18日から始まる日米経済対話、米国側からはペンス副大統領が来日し、麻生副総理と会談が予定されていますが、アメリカはここで為替を「利用」してくる可能性が高いでしょう。(『マンさんの経済あらかると』斎藤満)
※本記事は、『マンさんの経済あらかると』2017年4月17日号の抜粋です。ご興味を持たれた方はぜひこの機会にバックナンバー含め今月すべて無料のお試し購読をどうぞ。
プロフィール:斎藤満(さいとうみつる)
1951年、東京生まれ。グローバル・エコノミスト。一橋大学卒業後、三和銀行に入行。資金為替部時代にニューヨークへ赴任、シニアエコノミストとしてワシントンの動き、とくにFRBの金融政策を探る。その後、三和銀行資金為替部チーフエコノミスト、三和証券調査部長、UFJつばさ証券投資調査部長・チーフエコノミスト、東海東京証券チーフエコノミストを経て2014年6月より独立して現職。為替や金利が動く裏で何が起こっているかを分析している。
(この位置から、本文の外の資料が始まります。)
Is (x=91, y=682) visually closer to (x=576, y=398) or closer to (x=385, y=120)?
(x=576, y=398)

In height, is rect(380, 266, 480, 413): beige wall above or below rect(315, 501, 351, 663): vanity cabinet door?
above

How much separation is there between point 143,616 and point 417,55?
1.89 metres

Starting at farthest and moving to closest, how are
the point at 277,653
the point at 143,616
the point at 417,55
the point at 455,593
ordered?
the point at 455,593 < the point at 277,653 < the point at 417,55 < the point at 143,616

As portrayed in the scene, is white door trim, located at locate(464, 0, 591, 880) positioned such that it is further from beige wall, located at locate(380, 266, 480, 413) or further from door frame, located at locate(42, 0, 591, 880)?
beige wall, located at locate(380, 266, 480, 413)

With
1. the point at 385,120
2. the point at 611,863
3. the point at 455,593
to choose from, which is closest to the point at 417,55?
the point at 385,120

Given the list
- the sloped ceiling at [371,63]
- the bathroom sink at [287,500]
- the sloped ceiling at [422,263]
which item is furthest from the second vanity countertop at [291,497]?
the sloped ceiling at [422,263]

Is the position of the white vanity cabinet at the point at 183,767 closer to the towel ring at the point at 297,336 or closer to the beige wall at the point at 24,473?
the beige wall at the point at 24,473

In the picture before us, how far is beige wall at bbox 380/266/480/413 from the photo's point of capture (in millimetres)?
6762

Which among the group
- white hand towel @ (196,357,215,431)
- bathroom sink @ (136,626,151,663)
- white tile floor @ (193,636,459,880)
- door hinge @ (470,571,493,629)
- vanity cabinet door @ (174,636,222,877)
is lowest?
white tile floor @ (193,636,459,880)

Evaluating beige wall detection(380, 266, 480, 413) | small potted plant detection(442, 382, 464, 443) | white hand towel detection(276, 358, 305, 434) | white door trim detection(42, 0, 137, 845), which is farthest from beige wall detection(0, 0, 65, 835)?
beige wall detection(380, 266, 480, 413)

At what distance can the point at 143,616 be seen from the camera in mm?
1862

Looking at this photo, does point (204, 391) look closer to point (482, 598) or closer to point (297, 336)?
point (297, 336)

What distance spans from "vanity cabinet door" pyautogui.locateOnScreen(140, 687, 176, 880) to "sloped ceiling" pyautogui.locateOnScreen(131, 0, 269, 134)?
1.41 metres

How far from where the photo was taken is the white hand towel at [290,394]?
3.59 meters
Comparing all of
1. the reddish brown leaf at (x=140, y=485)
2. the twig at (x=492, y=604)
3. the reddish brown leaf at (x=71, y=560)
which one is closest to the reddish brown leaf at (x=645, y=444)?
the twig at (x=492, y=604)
「貿易不均衡是正」だけではない、トランプが円高を望む真の理由
円高の主因は「北」ではなく「為替報告書」
今の為替市場にはある種の動揺が見られます。先週、トランプ大統領の「ドル高は米国経済に負担」との発言を受けて、ドル円が一時108.73円まで下げましたが、テクニカル的には「半値戻し」が達成されたとして、ドルの底入れ反発が見られ、すぐに109円台に戻りました。
ところが、米国の「為替報告書」をきっかけに、再び円高の動きが進み、ドル円は108.6円まで下げました。
週末の北朝鮮「太陽節(金日成主席の生誕105年祝賀)」に、北がICBMの発射か核実験を行う可能性があり、これを「レッド・ライン」超え、と米国が見た場合には武力行使も――といった地政学リスクが意識されたことも、円を買い戻す要因とされました。
しかし、それもさることながら、日米経済対話を前に、米国が「為替報告書」で日本に圧力をかけたことが大きな円高材料になったと見られます。
「日米経済対話」で為替を武器にするアメリカ
今週18日から、日米経済対話が始まります。すでに米国側からはペンス副大統領が韓国に入っていますが、18日には来日して麻生副総理と会談が予定されています。
この日米経済対話では、財政政策、金融政策なども含めた広範な経済政策が議論されますが、これを直前にした14日、米国財務省は半期に一度の「為替報告書」を提出、日本に対して明確な注文を付けました。
この為替報告書を巡っては、中国が「為替操作国」に認定されるかどうかに関心が持たれましたが、その裏で、日本が前回に引き続き「監視対象」の6カ国(地域)にリストアップされた点は見逃せません。
それだけでなく、為替報告書は日本に対して、「円はドルに対して過去20年の平均に比べ20%安い」と評価、円安ドル高を強くけん制しています。
さらに、日本に対する巨額の貿易赤字を問題視していることを明記し、日米経済対話を前に、為替の円安と貿易赤字削減に向けて、日本に圧力をかけてきました。そして日本の為替介入にも強い警戒感を示しています。
これに対し、日本の財務省は「日本の為替政策に影響があるとは考えていない」と能天気ですが、米国が今回の日米経済対話で為替を「利用」してくる可能性は高まってきました。